** THE PROBLEM **
Each entry should be transcribed exactly as written, and any picture left out.

** DATA EXTRACT **
● ● ● ●
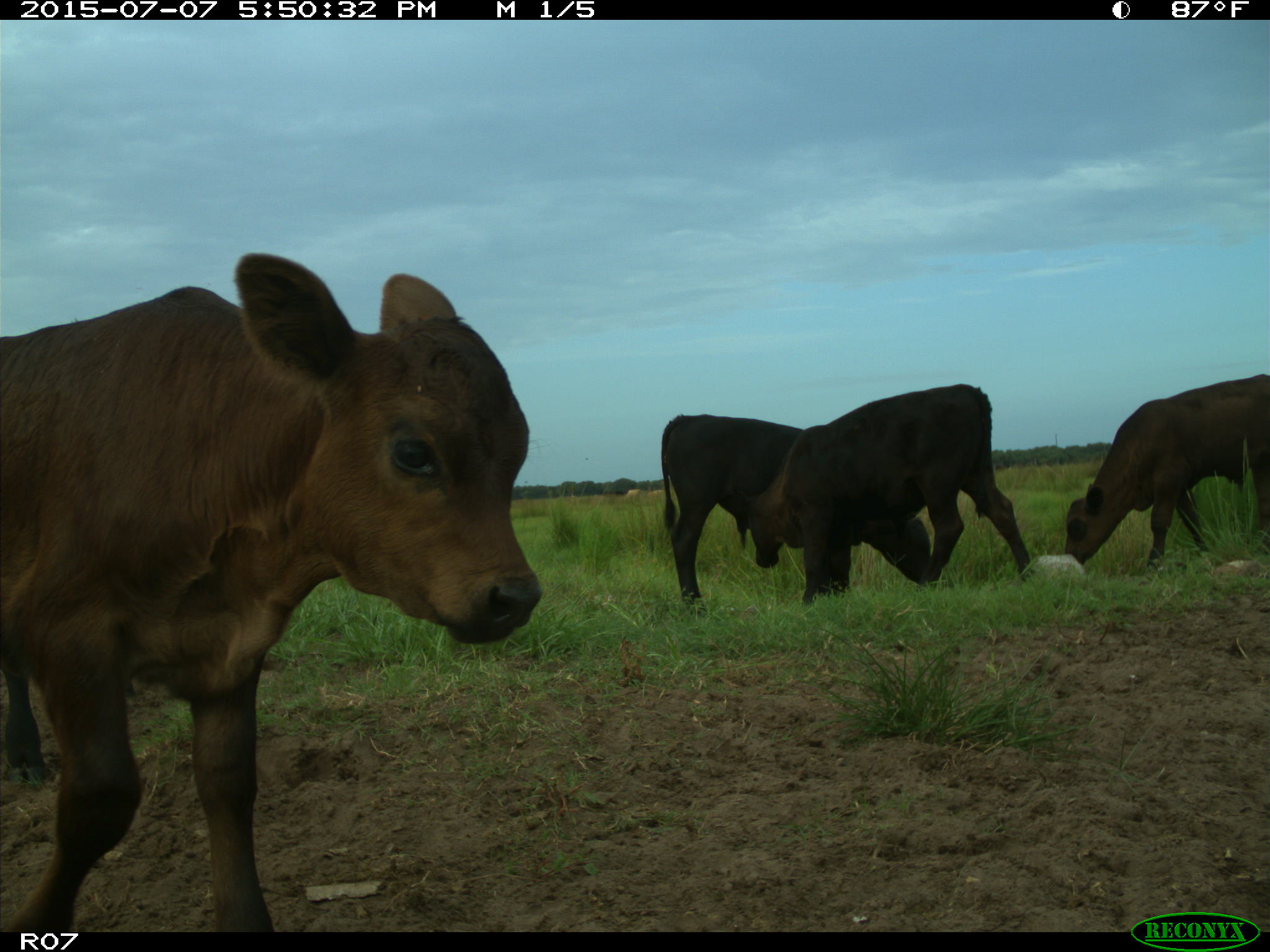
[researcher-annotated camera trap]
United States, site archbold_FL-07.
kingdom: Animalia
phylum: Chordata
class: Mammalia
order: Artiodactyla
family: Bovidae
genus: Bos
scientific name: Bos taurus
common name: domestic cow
● ● ● ●
** ANSWER **
[researcher-annotated camera trap]
United States, site archbold_FL-07.
kingdom: Animalia
phylum: Chordata
class: Mammalia
order: Artiodactyla
family: Bovidae
genus: Bos
scientific name: Bos taurus
common name: domestic cow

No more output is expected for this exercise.